В том, что ее насиловали, не было никаких сомнений. Тот, кто сидел слева, держал девчонку замком за горло, прижав спиной к своей груди, и жестко фиксировал ее левую руку, перекинув на излом через спинку водительского сиденья. Она уже никак не могла вырваться.
В правом окне авто мелькало белое пятно — голая задница насильника. Телохранитель из второй машины пересел в этот автомобиль — то ли ждал, что и ему перепадет, то ли просто пришел полюбоваться. Водитель второй машины — немолодой усатый мужик — остался в одиночестве и сидел, качая головой: видимо, осуждал.

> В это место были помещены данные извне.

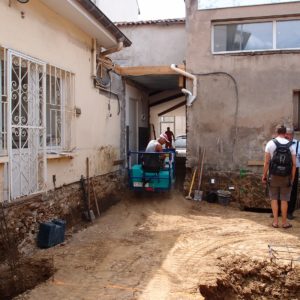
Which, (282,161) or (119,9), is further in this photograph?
(119,9)

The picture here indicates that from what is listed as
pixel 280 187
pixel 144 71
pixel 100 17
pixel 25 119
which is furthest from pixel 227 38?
pixel 25 119

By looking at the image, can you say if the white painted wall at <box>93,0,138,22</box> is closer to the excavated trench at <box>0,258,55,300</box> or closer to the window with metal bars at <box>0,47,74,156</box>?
the window with metal bars at <box>0,47,74,156</box>

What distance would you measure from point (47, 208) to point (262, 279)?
3676 mm

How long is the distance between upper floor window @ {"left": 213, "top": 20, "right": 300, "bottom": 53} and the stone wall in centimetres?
486

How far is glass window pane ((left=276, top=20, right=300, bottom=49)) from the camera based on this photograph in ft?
33.6

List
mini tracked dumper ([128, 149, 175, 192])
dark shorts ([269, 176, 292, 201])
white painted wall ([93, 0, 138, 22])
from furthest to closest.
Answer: white painted wall ([93, 0, 138, 22]) < mini tracked dumper ([128, 149, 175, 192]) < dark shorts ([269, 176, 292, 201])

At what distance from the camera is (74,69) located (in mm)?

Нет, я не пионер-герой и не моралист. Но таких вещей почему-то не переношу. Возможно, во мне продолжает жить страх, испытанный когда-то в юношестве, страх перед возможным изнасилованием на моих глазах гипотетической подруги.
Так вот, каким-то образом я умудрился прыгнуть из окна второго этажа и ничего себе не повредить, хотя там было достаточно высоко, а я даже не посчитал нужным посмотреть, куда буду приземляться.
Автоматически сгруппировавшись, я упал на четыре точки, покрыл расстояние, отделявшее место падения от автомобиля, и автоматически же продолжал работать дальше.
Распахнув дверцу с той стороны, где располагался «держатель» — благо она оказалась незапертой, — я ухватил его под мышки и одним рывком выдернул наружу, долбанул коленом в затылок и тут же заблокировал переднюю левую дверь бездыханным телом.
Оставив «держателя» сползать инертной массой, я из очень неудобного положения сильно ударил ногой внутрь салона, целясь в голову насильника. Хорошо, что не попал, а то, наверно, убил бы. Нога пошла вскользь и встретилась с ключицей, которая треснула с противным хрустом. Насколько мне помнится, насильник здорово заорал тогда и мигом отпустил свою жертву.
В этот момент сидевшие впереди вывалились из машины и подтянулись к рубежу перехода в атаку. Совершенно напрасно. Это потом они сами признали. Деньги им платили не за это, я сам я их тогда вряд ли бы стал трогать.
Но они уже миновали рубеж безопасного удаления, а я находился в состоянии боевого транса. Один встал в стойку — правильно встал, я это оценил и ринулся в его сторону, подставляя голову, а когда он уже почти завершил мощный сдвиг правой, целясь в висок, я чуть поднырнул под его головой к краю крыши авто. И одновременно, шагнув вперед, вмял левую ногу в бок второго, который в нарушение техники парного боя находился за спиной у партнера.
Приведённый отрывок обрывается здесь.